◆ Extrait
::::

Les élections européennes: un succès mitigé (juin 99)
Les eurosceptiques ont-il lieu de se réjouir du résultat élections européennes? Ces élections ont apporté des éléments contrastés. Pour les eurosceptiques, le bilan semble globalement positif, comme disait un politicien regretté.
Abstention massive
Le seul fait incontestable est l'ampleur de l'abstention. Il faut remonter au référendum sur la Nouvelle Calédonie et au deuxième tour des cantonales de 1988 pour retrouver une abstention aussi massive depuis l'après guerre. Bien entendu, l'interprétation de ce fait est sujette aux interprétations tendancieuses: les européistes affirment une fois de plus, que "les sondages soulignent qu'ils [les Européens] veulent plus d'intégration européenne et non pas moins" (le Monde 15/6/99). et par conséquent, cette abstention  ne traduirait pas un désintérêt pour l'Europe. Brandir les "vérités" scientifiques des sondages, un jour après que ces instituts se furent à nouveau ridiculisés, est assez hardi... Pour notre part, nous pensons que l'abstention de plus de 120 millions d'Européens a plus de poids que les réponses de 4.000 Européens aux sondeurs.

::::

◆ Données affichées
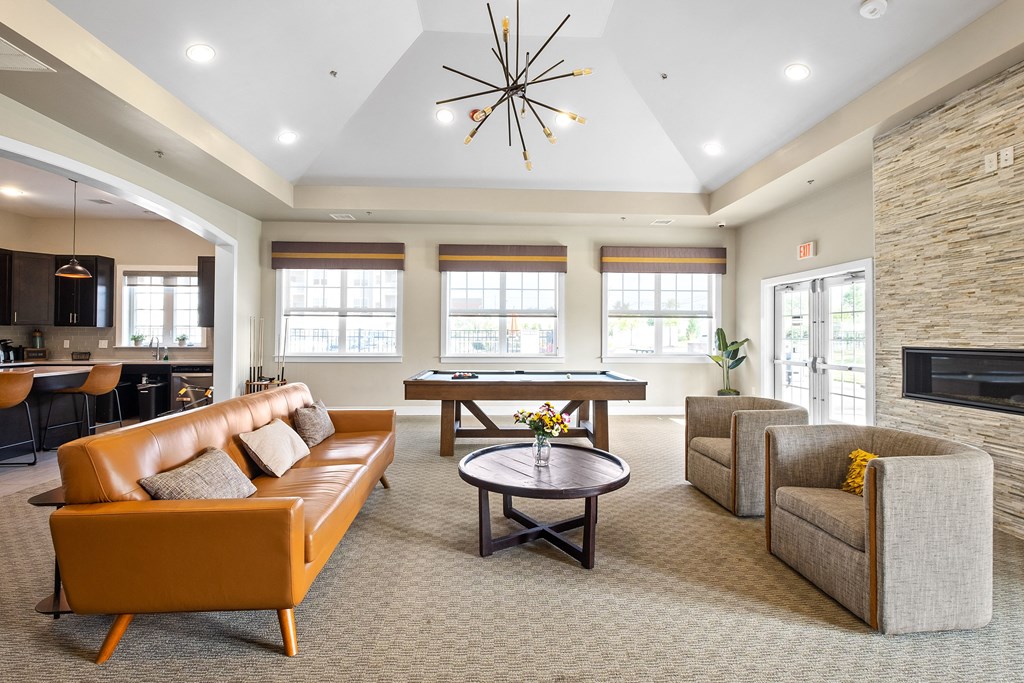 Living area at The Landing Apartment, Hazlet, NJ, 07730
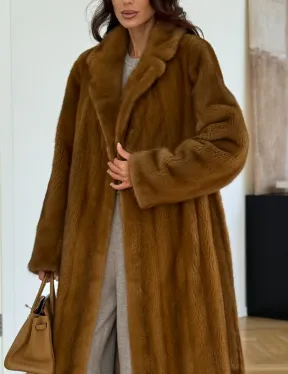 Шуба норковая золотая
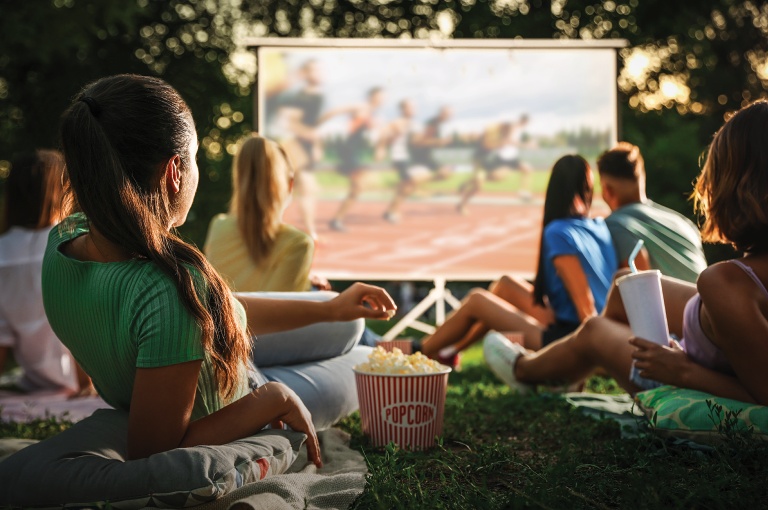 Utebio i trädgården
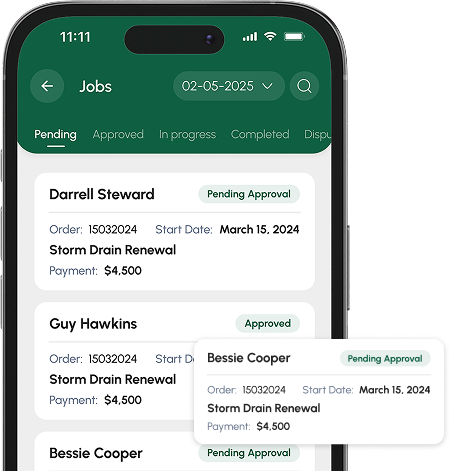 Phone with interface of TradeSafe program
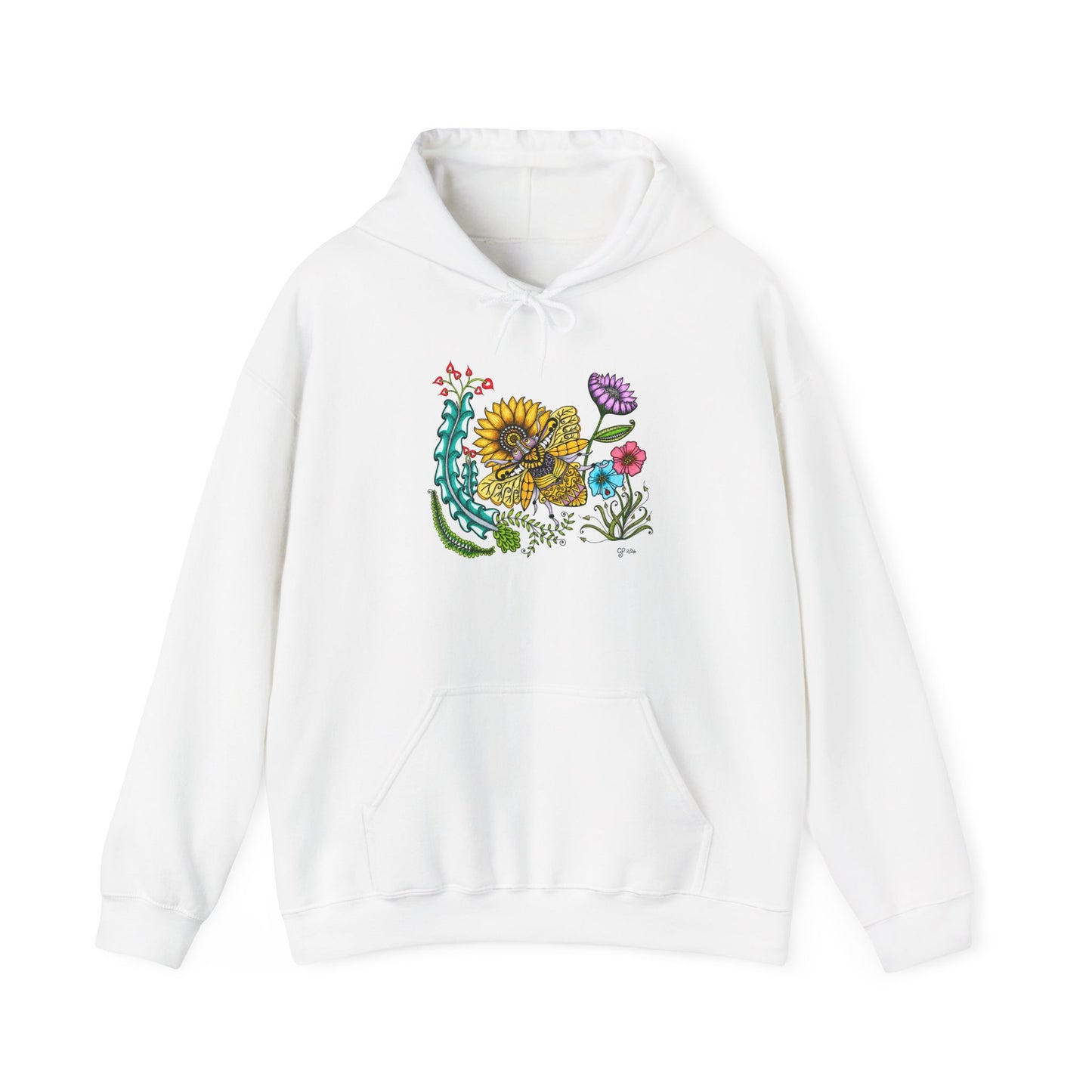 Boho Bumblebee Heavy Blend™ Hooded Sweatshirt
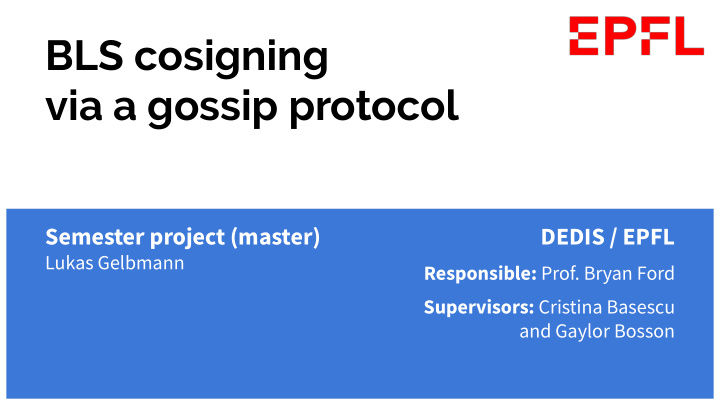 bls cosigning via a gossip protocol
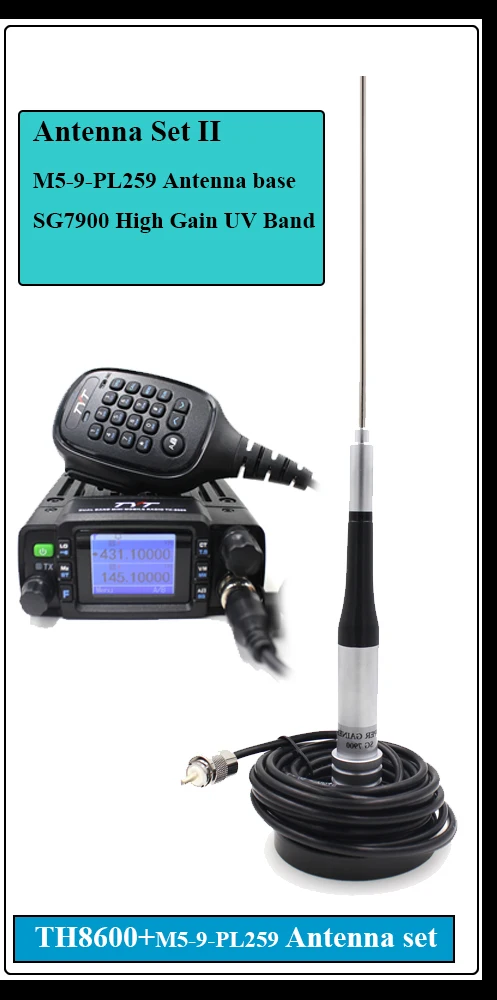 TYT TH-8600 IP67 водонепроницаемый двухдиапазонный 136-174 МГц/400-480 МГц 25 Вт Мини Радио Ham Радио Tranceiver радиолюбитель hf автомобиль - Цвет: TH-8600-IP-M5-SG79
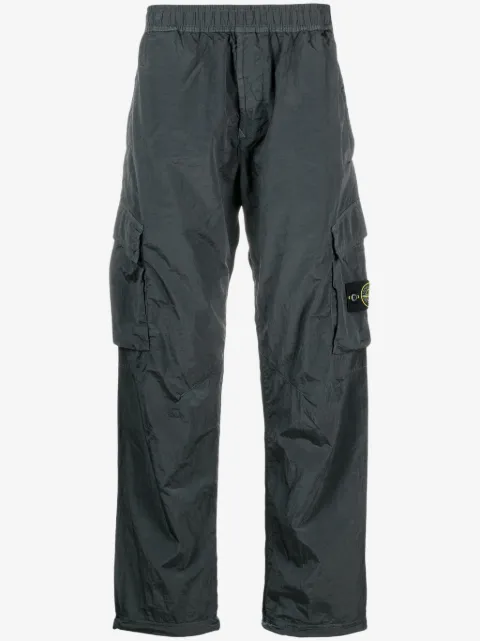 Stone Island pantalon cargo à motif Compass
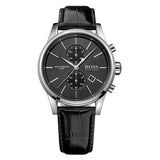  Shop Authentic Hugo Boss Jet Black Dial Black Leather Strap Watch for Men - 1513279 - Luxxuri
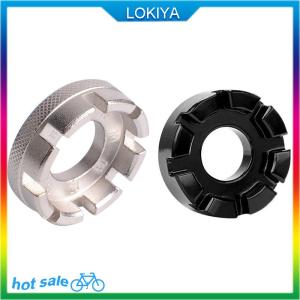 LOKIYA Bicycle Spoke Nipple Wrench 8 Way Groove Bike Wheel Rim Adjuster Spanner Multitool Repair Service Tool Key Bike Tools Cycling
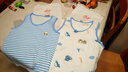 浪莎（LangSha）兒童背心男童夏季薄款棉質(zhì)背心寶寶T恤內衣打底衫2件裝 白+藍 130 曬單實(shí)拍圖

::::

Poursuivez l'extrait sur les élections européennes de juin 99 en reprenant juste après sa dernière phrase.

◆ Réponse rédigée
Nous pensons bien évidemment que c'est le désintérêt des Européens pour l'Union européenne qui explique l'abstention massive, mais nous ne nous en réjouissons pas. Il est heureux que le bon sens des peuples européens les amène à considérer l'Union européenne comme une institution inutile qui ne les concerne pas. Il est cependant regrettable que ces évidences les conduisent dans l'abstention et l'indifférence, au lieu de les inciter à voter pour les eurosceptiques de droite ou de gauche comme c'est le cas en Grande-Bretagne: là-bas, les européistes sont restés chez eux alors que les eurosceptiques se sont mobilisés: les Tories y ont remporté un succès inattendu, le petit parti de l'indépendance (qui milite pour le retrait de la Grande-Bretagne de l'UE) a enregistré une percée (à 8%) alors que les européistes Lib-Dem et travaillistes ont subi un revers.


Vers une disparition du RPR?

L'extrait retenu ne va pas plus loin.